Transports

"Gobee.bike", un service de partage de vélos sans borne dans la métropole lilloise

Par Adrien Bossard, France Bleu Nord mercredi 11 octobre 2017 à 6:00

Près de 500 vélos sont déployés dans la métropole lilloise.
Près de 500 vélos sont déployés dans la métropole lilloise. © Radio France - Adrien Bossard

Depuis une semaine, un nouveau service de partage de vélos se fait une place dans la métropole lilloise : "Gobee.bike". Un système un peu similaire à V'Lille, à cela près qu'il n'y a ici aucune borne. Le vélo peut être pris et laissé n'importe où grâce à la géolocalisation de l'application.
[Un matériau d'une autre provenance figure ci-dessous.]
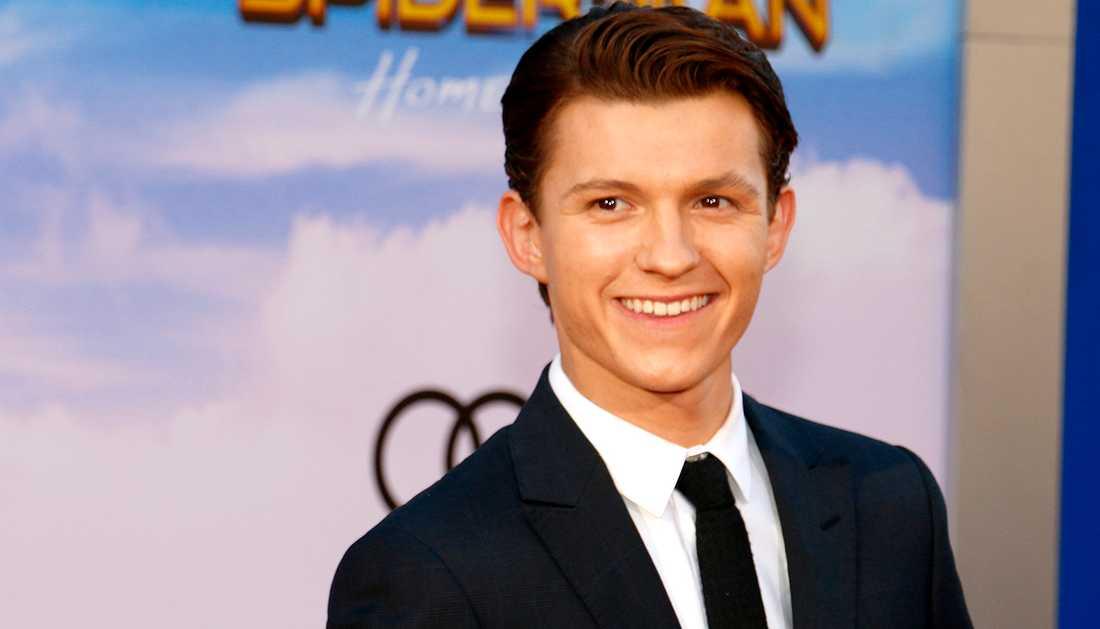 Tom Holland är aktuell som Spiderman i den nya filmen.
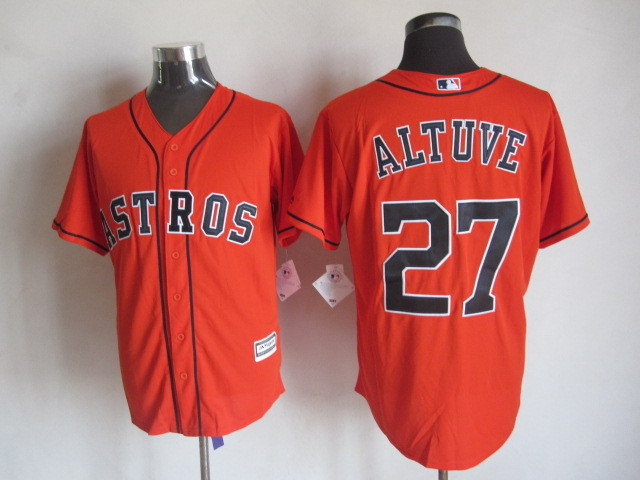 MLB Houston Astros 27 Altuve Orange 2015 Jerseys
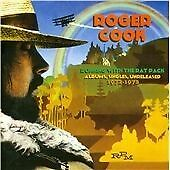 Roger Cook - Running with the Rat Pack (2012)  2CD  NEW/SEALED  SPEEDYPOST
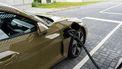 Elektrische auto review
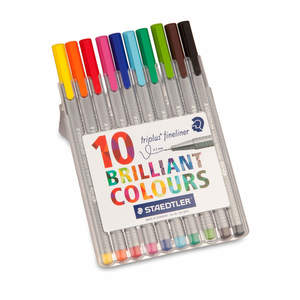 Assorted Staedtler Triplus Fineliner Pack of 10 - 1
Les vélos rouge de V'Lille ont désormais leur pendant, en vert. Les vélos "Gobee.bike", lancés par la société privée du même nom, depuis une semaine. Près de 500 vélos ont été déployés dans toute la métropole lilloise.

Pas de borne

Le principe ? Avec un smartphone, il suffit de télécharger l'application et de flasher l'un des deux QR Code, placés derrière le guidon ou la selle, pour débloquer le cadenas, et en selle ! L'application permet de géolocaliser le vélo le plus proche de soi. Au moment de le rendre, rien de plus simple. On le dépose où l'on veut, dans un parc ou à proximité d'une bouche de métro et on verrouille le cadenas, pour que quelqu'un puisse le récupérer derrière.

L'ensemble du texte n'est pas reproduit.